In the majority of cases used car dealers can present a vehicle to a prospective customer on their own premises, but not transact.
Instead, the buyer and seller must meet at an approved centralised location in order to transact, at which time a fee is levied by way of a tax on the total purchase price of the transaction.
There is no dealer/trade plate system in operation either. This means that each vehicle held in stock must be registered. As vehicle licence plate ownership resides with the individual and not the vehicle, this causes further complication.
Furthermore, licence plates are not issued on demand by the vehicle registration agency, which causes acute problems in the major cities.
For example, in Beijing customers have to enter a lottery to win a licence plate; in Shanghai customers have to bid at auction, with prices currently running at around £11,000 or USD$20,000, with no guarantees of a plate being allocated.
Additionally, access to data services such as vehicle history checks, through HPI or Experian in the UK, or Carfax in the US, are not available.
Finally, used vehicle pricing for consumers is not transparent, as access to used vehicle valuation services and data in general is limited.
While quality data can be sourced from several reputable suppliers, it is not widely adopted as the de facto reference point for buyer and seller, although this is now changing rapidly, as awareness of data availability coupled with technology makes accessing information far easier.
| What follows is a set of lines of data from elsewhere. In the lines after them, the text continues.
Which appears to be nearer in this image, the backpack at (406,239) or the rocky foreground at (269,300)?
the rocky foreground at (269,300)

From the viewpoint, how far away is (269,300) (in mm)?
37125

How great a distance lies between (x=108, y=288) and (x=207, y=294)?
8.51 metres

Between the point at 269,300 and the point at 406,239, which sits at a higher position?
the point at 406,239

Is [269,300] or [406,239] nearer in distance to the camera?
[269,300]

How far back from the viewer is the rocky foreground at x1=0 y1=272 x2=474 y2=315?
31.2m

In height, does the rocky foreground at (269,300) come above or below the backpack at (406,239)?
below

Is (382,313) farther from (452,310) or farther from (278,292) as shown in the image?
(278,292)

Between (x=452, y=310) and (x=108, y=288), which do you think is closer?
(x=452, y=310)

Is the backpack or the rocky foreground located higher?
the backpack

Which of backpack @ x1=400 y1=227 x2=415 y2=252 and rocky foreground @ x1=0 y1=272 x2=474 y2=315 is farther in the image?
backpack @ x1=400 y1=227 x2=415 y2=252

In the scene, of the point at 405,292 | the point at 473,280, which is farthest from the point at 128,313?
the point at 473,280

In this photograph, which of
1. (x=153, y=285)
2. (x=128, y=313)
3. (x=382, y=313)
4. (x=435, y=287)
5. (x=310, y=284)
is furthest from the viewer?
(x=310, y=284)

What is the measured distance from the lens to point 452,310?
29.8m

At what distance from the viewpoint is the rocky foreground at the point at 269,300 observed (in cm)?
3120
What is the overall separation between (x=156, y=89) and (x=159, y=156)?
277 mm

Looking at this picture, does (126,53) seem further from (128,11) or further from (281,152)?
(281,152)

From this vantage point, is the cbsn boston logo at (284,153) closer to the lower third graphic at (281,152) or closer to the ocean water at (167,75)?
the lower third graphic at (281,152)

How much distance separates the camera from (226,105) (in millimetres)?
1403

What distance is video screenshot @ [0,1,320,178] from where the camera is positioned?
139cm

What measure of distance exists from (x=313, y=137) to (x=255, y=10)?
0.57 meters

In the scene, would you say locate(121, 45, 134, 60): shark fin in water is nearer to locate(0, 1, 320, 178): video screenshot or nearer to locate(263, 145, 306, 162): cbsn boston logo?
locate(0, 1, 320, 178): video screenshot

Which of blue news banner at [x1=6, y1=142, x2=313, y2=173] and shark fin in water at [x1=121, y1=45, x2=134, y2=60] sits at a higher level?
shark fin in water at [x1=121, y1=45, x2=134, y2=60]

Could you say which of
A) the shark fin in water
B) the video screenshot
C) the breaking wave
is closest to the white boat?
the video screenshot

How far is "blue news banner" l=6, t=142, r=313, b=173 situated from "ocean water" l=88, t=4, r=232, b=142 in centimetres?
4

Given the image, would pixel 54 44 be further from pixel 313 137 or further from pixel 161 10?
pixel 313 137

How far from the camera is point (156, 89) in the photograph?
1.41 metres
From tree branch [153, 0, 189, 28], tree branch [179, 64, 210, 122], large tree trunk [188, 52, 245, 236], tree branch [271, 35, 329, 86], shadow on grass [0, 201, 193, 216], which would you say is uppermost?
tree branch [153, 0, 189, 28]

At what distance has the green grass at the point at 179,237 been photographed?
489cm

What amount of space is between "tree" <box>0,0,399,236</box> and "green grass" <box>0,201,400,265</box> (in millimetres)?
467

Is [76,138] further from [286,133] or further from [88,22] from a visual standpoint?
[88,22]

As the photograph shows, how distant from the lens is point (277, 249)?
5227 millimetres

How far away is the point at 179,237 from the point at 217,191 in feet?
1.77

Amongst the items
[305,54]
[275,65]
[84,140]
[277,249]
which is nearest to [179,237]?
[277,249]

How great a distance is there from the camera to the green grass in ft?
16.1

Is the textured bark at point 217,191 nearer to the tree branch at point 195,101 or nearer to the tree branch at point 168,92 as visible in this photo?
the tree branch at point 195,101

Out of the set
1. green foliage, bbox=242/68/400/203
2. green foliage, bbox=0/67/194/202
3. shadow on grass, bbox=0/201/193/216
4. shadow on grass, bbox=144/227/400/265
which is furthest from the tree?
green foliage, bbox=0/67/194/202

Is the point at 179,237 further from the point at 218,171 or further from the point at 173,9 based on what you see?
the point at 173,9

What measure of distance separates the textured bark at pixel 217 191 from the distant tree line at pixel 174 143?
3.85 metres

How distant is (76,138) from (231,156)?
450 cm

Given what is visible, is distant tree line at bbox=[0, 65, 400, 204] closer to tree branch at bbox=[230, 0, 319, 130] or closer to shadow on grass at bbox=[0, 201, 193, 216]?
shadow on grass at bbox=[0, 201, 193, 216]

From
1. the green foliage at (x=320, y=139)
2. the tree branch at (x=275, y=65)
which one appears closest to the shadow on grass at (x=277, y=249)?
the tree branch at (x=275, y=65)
This complexity makes it extremely difficult for franchised dealers to sell used vehicles. Therefore, the market is controlled by independent traders.
Even when taking these complexities into account, there are two major captives that I am aware of who successfully promote RV funding solutions via their franchised networks, primarily in the Tier 1 & 2 cities.
This illustrates clearly the old saying "where there is a will there is a way".
Change is in the air
The focus of many NSC's and captives is now squarely on Tier 3 - 4 cities, as they represent a tremendous opportunity for sales.
In the vast majority of instances, these cities have excellent under-utilised infrastructure by way of roads, airports and so on, coupled with burgeoning consumption among residents who have higher levels of disposable income, fuelled by lower housing and public service costs.
As a consequence, there is considerable pent-up demand for vehicle ownership/usage.
This is especially relevant for all manufacturers of mainstream family-focused brands, be they domestic, European or American.
Crucially there are no plans to institute vehicle licensing restrictions in the lower tiered cities, which makes these sizeable markets all the more interesting and valuable to develop.
This optimism was illustrated in a conversation I had with a senior executive from one of the major captives operating in China.
He shared that dealer profit as generated by F&I income has doubled in the past five years for the brands he supports. It now accounts for 30% of the gross profit on the sale.
Moreover, he is bullish about expansion into the Tier 3 & 4 cities and fully expects that finance penetration aided by the introduction of RV funding solutions will allow his company to reach 70% penetration in the coming years.
Whilst this is a bold forecast indeed, based on the evidence it is one that I strongly agree with.
* Paul Bennett is director of international business development at Autofutura, a specialist provider of global data management software solutions and consultancy to the automotive finance and leasing industry.